The final piece was A Place in Time, a graceful, gravity-defying four-part ballet choreographed by Nicholas A. Owens and Lalah Ayan Hazelwood of Kenyettá Dance Company. With dramatic lighting and a backdrop of surreal video projections, seven dancers performed to original orchestral music composed by Hanna Benn.


“The piece is about where we have been as a people and where we are headed, hopefully leaving you in a hopeful, encouraged and inspired space,” said Hazelwood, who also was one of the dancers.

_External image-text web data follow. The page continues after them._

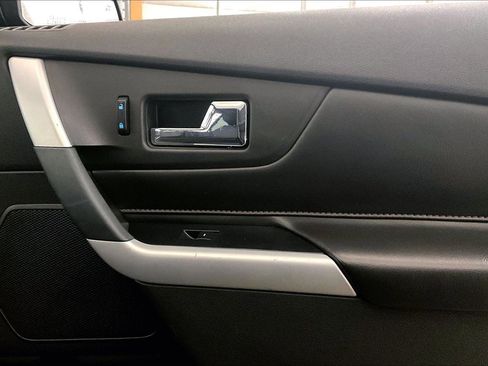 Used 2013 Ford Edge SEL image 23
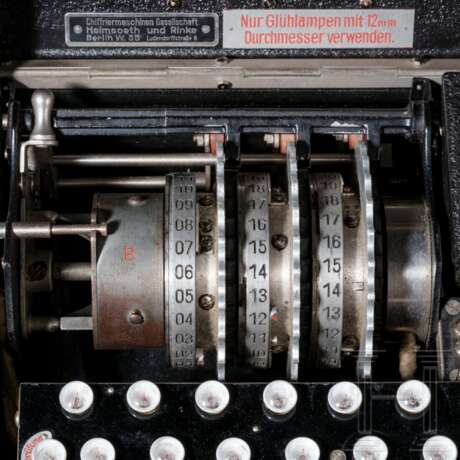 Chiffriermaschine "Enigma I", Nummer "A 5773" von 1937, komplett mit Holzkasten - photo 14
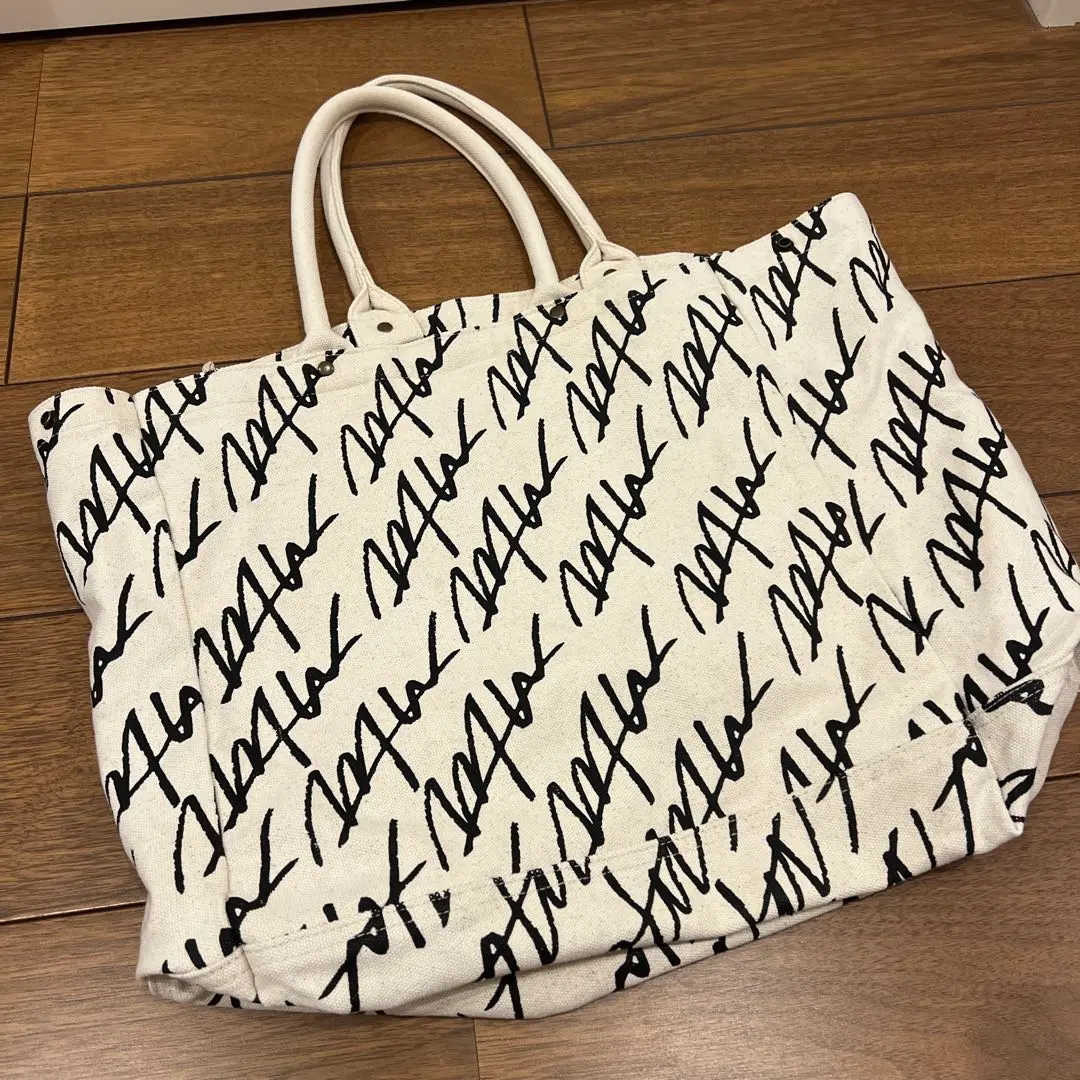 WTW TOTE（ダブルティー トートバッグ）｜【公式】WTW通販
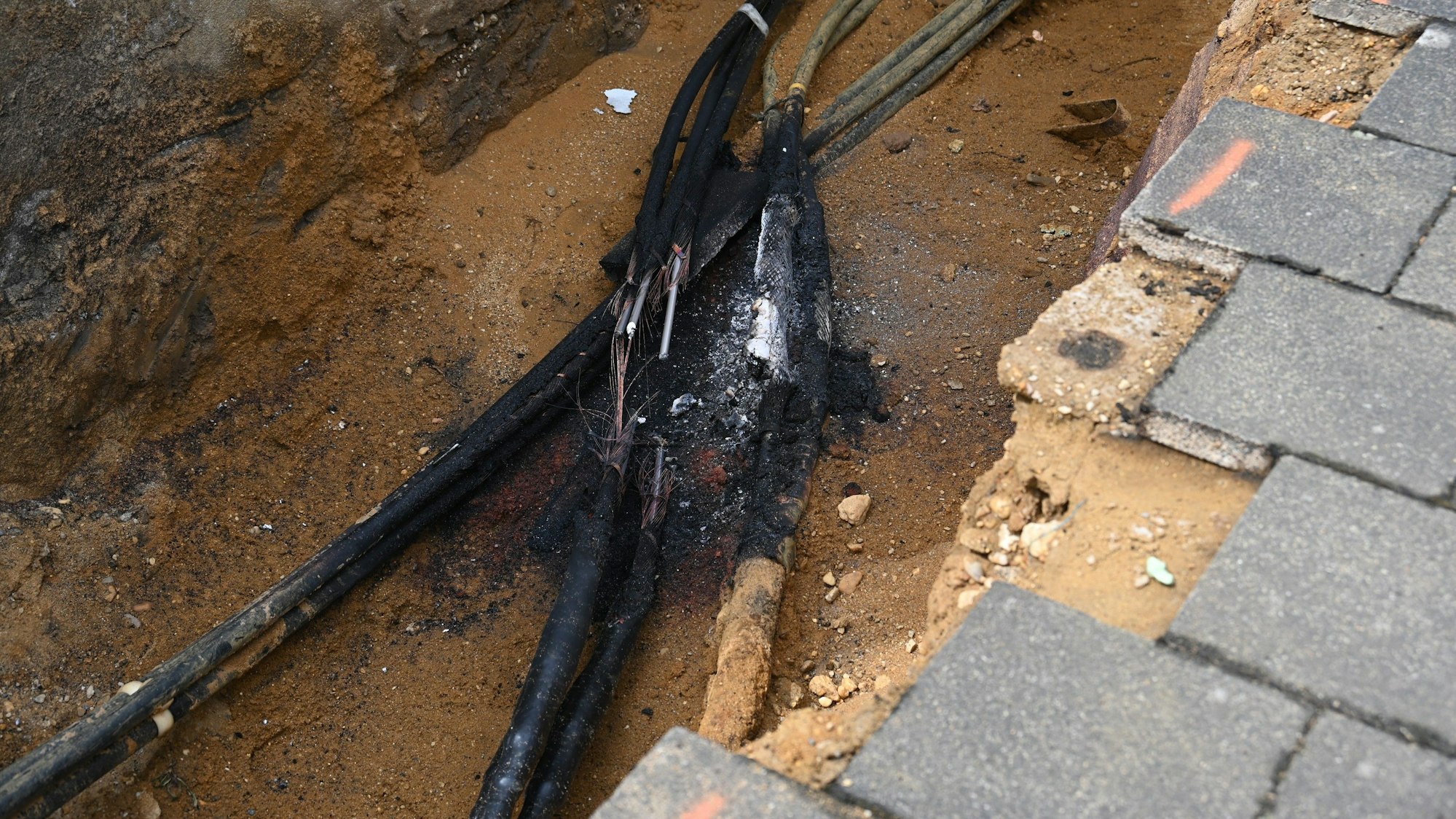 Das Foto zeigt das Kabel, das den Brand verursacht hat.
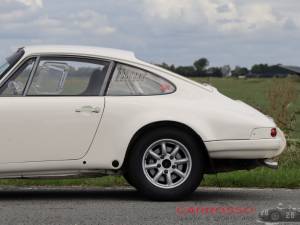 Image 27/50 of Porsche 911 R (1967)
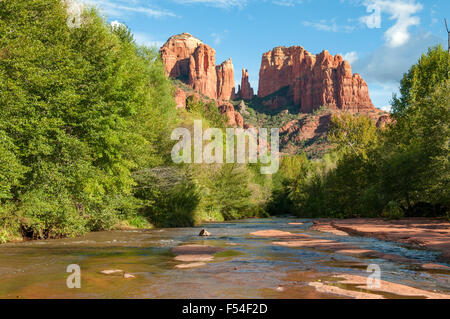 Cathedral Rock und Oak Creek, Sedona, Arizona, USA Stockfoto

New Works was supported by the Allen Whitehill Clowes Charitable Foundation and by Doug and Jayne Ann Wilson.


The second year of New Works is already under way. Applications are due Sept. 16, with the winning proposals announced in January 2023 and premiere performances scheduled for June 10, 2023, at the Palladium. Find New Works details here.


Nine artists seated onstage for a discussion

The artists take questions from the audience after the New Works performances on June 4 at the Tarkington.